Qué hacer >> Reproduce sin cambios el pasaje del fragmento sobre la contemplación redentorista que empieza en las palabras "Perdón por la" y termina tras "(Cf. Const 24).".

Fragmento >>
——

Cuando hablo del factor D, me refiero a la forma en que miro la historia, a las personas, las noticias, la comunidad, el cohermano que se sienta a mi lado o con el que me cruzo en el pasillo. Se trata de una postura mental que para nosotros, Redentoristas, presupone la contemplación: una palabra que instintivamente excluimos de nuestro vocabulario, creyendo que es prerrogativa de monjes de clausura y cartujos, o que tal vez se ha colado en nuestras Constituciones por quién sabe qué vía, impropia de misioneros. 

Por mi parte, estoy convencido de que un redentorista que habla de contemplación lo hace inspirándose en el corazón de Alfonso, siempre que no reduzca su espiritualidad a una serie de definiciones fabricadas o de síntesis apresuradas.

Creo que apreciamos mejor a Alfonso si lo vemos como navegante de un río, que comienza con los Padres del Monacato, pasa por el Hesicasmo, llega a Meister Eckart y a los místicos renanos, a Teresa de Ávila y a Juan de la Cruz, y que a través de Alfonso alcanza lo que hoy se configura como oración profunda: un deseo de oración que pueda alejarnos de la superficialidad y la desorientación que hoy dominan. Si en Alfonso la oración verbal toma el relevo del silencio, esto sucede por una razón casi exclusivamente misionera, para poner en sus labios contenidos sencillos y de la mayor calidad (P. Giuseppe De Luca), pero lo que está en juego es lo mismo: pensemos en la lógica del amor que impregna las Visitas al Santísimo Sacramento o la Práctica de amar a Jesucristo, o la asamblea celestial que decide la encarnación (véase la Novena de Navidad) porque Dios ha perdido al hombre con el que compartía sus delicias; o de cuando Alfonso dice que el paraíso de Dios es el corazón del hombre (Manera de conversar familiarmente con Dios); o de la misma concepción que subyace en la Uniformidad a la voluntad de Dios, haciendo de los hechos una manera de amar y enamorarse de Dios.

Perdón por la larga digresión, era sólo para decir que la contemplación es una dimensión indispensable de nuestra fe (y de la vida comunitaria). Razón de nuestras Constituciones, cuando la ven como condición para:

“desarrollar y fortalecer la fe, y reconocer a Dios en las personas y en los acontecimientos cotidianos, captar a su verdadera luz su designio de salvación y distinguir la realidad de la ilusión” (Cf. Const 24).

——

Datos proporcionados >>

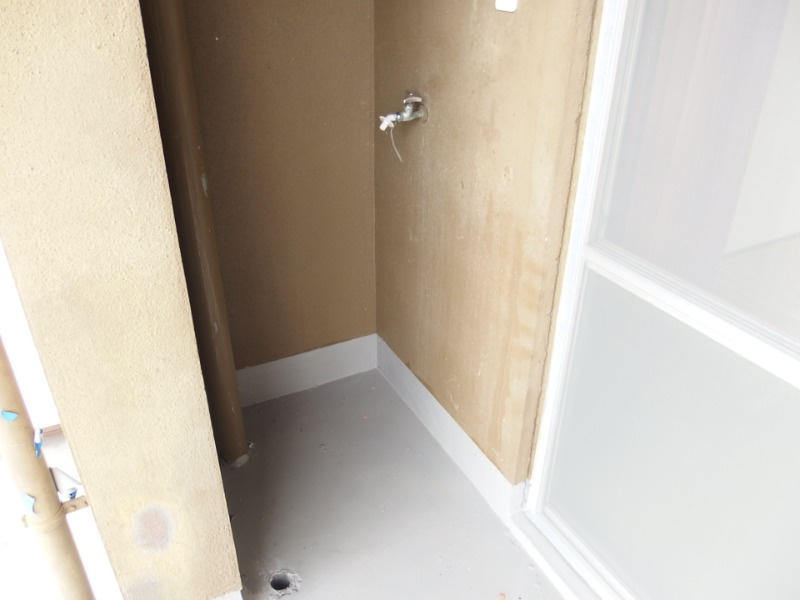 天野アパートの設備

——

Respuesta >>
Perdón por la larga digresión, era sólo para decir que la contemplación es una dimensión indispensable de nuestra fe (y de la vida comunitaria). Razón de nuestras Constituciones, cuando la ven como condición para:

“desarrollar y fortalecer la fe, y reconocer a Dios en las personas y en los acontecimientos cotidianos, captar a su verdadera luz su designio de salvación y distinguir la realidad de la ilusión” (Cf. Const 24).